What you may not realize is that the child is having difficulty processing what you said and is not intentionally disobeying you.” In conversation, the child with an auditory processing disorder is trying to follow but his rate of speech is not the same as the person talking. He is a slower processor, struggling to take it in while the person speaking is further ahead.

What to Look for

  • Difficulty remembering information presented orally.
  • Problems executing multiple step directions.
  • Poor listening skills.
  • Needs more time to process information.
  • Low academic performance.
  • Behavior problems.
  • Challenges with language, reading, spelling.

Diagnosing the Disorder

“If you suspect a problem, discuss this with your pediatrician,” Inducci advises parents. Most likely, the doctor will conduct a hearing screening. “If your concerns are not satisfied, seek an audiologist who can conduct a hearing test and auditory processing evaluation.”

Children should be seven years of age or older but can be screened as young as five.

At school, a child with an auditory processing disorder may become frustrated, stop paying attention and fall behind. When a teacher recognizes a deficiency or suspects a learning disability, the student is referred for a child study team evaluation at the school, which often leads to hearing, speech and language evaluations as well as an assessment by a mental health professional.
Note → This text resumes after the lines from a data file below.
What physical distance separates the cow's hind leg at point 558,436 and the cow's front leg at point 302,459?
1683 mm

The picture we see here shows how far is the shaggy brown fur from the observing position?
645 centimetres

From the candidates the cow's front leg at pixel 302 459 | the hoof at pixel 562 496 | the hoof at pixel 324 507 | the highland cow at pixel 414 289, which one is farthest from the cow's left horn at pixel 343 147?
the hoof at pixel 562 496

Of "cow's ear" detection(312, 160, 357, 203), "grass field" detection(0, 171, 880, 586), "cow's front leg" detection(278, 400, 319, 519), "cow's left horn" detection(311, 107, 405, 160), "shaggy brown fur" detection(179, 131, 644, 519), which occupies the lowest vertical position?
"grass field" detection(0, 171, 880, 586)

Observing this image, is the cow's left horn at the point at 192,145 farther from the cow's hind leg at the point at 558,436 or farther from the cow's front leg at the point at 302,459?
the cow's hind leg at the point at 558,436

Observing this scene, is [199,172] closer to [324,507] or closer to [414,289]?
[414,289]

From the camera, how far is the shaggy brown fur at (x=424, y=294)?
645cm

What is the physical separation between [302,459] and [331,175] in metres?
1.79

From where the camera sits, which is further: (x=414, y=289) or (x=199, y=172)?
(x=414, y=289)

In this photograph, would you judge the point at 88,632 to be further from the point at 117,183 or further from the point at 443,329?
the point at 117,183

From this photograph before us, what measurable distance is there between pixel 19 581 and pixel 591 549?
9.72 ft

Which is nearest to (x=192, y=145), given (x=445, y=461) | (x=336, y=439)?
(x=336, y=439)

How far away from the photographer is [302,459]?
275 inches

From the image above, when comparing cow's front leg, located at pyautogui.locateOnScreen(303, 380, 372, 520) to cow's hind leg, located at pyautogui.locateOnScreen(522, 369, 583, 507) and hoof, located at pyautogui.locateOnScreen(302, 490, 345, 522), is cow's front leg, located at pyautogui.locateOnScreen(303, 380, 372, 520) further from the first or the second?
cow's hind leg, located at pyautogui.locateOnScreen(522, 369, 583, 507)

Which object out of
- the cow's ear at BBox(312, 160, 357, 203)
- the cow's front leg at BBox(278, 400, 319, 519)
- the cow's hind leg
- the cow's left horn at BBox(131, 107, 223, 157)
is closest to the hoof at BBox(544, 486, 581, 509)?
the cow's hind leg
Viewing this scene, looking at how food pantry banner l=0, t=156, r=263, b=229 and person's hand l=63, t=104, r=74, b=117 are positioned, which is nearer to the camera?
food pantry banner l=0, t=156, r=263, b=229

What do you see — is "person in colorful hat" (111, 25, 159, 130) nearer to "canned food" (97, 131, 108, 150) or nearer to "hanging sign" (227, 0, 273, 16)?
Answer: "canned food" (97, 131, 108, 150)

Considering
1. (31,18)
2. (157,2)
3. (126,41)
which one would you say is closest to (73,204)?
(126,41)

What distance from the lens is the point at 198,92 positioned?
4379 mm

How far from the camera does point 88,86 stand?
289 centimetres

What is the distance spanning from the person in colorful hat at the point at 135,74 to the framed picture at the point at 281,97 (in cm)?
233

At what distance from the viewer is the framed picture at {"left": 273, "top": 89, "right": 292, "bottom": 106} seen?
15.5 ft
Rehabilitation after Diagnosis

Once the specific diagnosis is made, the audiologist develops a treatment plan which may include a multidisciplinary approach to rehabilitation. When the brain doesn’t distinguish the difference between an “s” and a “z”, speech/auditory therapy can help. Reading therapy becomes important, for example, when that child cannot link those sounds to their symbols (letters). Occupational therapy can help strengthen visual and fine-motor skills.

“When a parent attacks this problem aggressively, you see great results,” says Inducci. “I have seen children with severe disorders completely rehabilitated.”